Below are records; extract exactly the lines from the one containing "How far from [158,161] is [220,16] located?" through the last, both included, and keep the pictures out.

# Dataset records start

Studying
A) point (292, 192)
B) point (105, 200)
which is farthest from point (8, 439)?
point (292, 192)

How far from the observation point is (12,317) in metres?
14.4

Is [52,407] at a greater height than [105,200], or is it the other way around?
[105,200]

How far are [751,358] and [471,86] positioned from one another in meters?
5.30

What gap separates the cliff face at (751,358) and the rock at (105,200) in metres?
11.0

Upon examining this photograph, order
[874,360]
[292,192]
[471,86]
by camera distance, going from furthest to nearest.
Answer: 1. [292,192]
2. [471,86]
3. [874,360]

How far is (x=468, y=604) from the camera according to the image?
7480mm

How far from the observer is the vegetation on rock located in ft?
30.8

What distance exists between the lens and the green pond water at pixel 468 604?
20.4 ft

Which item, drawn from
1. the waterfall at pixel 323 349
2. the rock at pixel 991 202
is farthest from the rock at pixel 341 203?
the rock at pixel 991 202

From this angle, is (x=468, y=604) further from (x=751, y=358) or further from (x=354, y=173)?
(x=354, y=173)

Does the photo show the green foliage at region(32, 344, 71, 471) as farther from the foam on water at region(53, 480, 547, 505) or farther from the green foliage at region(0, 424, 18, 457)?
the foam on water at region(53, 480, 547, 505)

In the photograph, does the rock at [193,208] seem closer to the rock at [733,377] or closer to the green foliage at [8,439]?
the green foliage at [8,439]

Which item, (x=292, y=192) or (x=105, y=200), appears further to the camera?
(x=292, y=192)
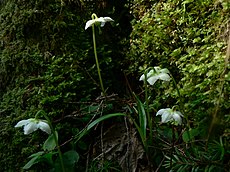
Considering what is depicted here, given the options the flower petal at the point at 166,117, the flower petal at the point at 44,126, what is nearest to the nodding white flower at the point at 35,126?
the flower petal at the point at 44,126

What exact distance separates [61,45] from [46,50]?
74 millimetres

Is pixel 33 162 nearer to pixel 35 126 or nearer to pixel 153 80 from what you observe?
pixel 35 126

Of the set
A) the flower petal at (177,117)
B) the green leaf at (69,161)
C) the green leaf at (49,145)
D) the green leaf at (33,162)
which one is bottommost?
the green leaf at (69,161)

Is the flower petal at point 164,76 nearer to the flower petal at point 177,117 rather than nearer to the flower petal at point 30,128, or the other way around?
the flower petal at point 177,117

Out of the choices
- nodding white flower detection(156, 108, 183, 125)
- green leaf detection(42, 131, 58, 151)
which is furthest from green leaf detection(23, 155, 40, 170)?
nodding white flower detection(156, 108, 183, 125)

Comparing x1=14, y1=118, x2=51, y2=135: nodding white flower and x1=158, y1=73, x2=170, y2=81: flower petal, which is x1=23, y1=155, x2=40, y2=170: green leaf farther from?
x1=158, y1=73, x2=170, y2=81: flower petal

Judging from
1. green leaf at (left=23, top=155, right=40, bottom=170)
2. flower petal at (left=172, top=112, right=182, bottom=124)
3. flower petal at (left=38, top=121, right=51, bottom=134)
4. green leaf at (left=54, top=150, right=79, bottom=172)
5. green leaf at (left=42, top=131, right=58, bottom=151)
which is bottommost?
green leaf at (left=54, top=150, right=79, bottom=172)

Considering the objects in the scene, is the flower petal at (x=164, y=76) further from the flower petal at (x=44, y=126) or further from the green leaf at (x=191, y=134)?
the flower petal at (x=44, y=126)

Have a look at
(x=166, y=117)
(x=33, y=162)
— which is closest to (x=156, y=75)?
(x=166, y=117)

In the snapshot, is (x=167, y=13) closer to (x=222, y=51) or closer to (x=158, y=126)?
(x=222, y=51)

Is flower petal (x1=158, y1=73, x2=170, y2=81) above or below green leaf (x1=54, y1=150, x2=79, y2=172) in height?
above

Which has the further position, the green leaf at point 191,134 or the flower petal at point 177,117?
the green leaf at point 191,134

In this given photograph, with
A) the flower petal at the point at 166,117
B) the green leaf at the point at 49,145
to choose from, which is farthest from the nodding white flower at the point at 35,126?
the flower petal at the point at 166,117

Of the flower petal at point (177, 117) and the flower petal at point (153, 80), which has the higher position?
the flower petal at point (153, 80)
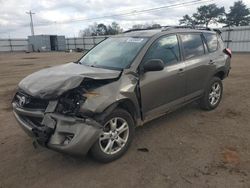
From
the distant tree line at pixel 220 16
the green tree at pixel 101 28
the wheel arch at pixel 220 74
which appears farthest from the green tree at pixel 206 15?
the wheel arch at pixel 220 74

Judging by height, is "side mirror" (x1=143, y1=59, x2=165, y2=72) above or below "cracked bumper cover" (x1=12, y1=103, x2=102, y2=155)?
above

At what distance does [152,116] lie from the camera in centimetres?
436

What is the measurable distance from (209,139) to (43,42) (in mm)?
46080

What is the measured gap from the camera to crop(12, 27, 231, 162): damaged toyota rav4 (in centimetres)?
329

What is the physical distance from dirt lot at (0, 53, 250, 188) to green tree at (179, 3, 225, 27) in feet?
147

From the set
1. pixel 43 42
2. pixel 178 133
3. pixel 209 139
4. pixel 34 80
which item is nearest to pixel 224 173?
pixel 209 139

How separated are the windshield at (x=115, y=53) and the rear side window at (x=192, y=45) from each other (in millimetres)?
1039

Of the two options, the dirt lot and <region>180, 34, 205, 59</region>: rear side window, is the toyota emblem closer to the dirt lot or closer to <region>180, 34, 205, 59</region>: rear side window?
the dirt lot

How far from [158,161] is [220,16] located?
47.6 m

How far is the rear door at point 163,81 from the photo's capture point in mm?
4152

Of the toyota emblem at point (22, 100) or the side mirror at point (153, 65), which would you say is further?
the side mirror at point (153, 65)

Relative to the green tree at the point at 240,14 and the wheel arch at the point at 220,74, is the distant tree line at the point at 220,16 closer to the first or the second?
the green tree at the point at 240,14

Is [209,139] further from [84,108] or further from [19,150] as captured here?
[19,150]

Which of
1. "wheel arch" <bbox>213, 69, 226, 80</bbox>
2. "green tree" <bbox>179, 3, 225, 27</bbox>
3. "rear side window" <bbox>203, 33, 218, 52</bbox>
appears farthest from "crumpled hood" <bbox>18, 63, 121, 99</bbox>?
"green tree" <bbox>179, 3, 225, 27</bbox>
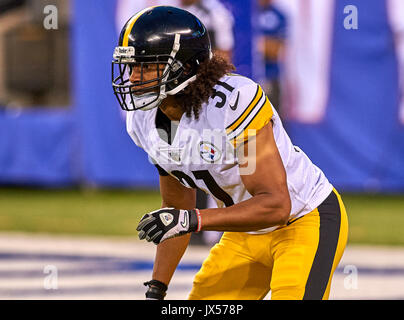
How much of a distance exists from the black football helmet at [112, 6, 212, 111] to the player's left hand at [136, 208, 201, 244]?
1.59ft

# Dataset records end

| Expected answer |
How far from [158,161] is [220,16] located?
47.6 m

How far is the rear door at point 163,81 from the photo's capture point in mm?
4152

Of the toyota emblem at point (22, 100) or the side mirror at point (153, 65), which would you say is further?
the side mirror at point (153, 65)

Relative to the green tree at the point at 240,14 and the wheel arch at the point at 220,74, is the distant tree line at the point at 220,16 closer to the first or the second?
the green tree at the point at 240,14

Is [209,139] further from [84,108] or further from [19,150] as captured here?
[19,150]

Which of
1. "wheel arch" <bbox>213, 69, 226, 80</bbox>
2. "green tree" <bbox>179, 3, 225, 27</bbox>
3. "rear side window" <bbox>203, 33, 218, 52</bbox>
appears farthest from "crumpled hood" <bbox>18, 63, 121, 99</bbox>?
"green tree" <bbox>179, 3, 225, 27</bbox>
How much of a distance exists from the black football helmet at [112, 6, 212, 111] to the player's left hand at [136, 208, 201, 244]?
1.59ft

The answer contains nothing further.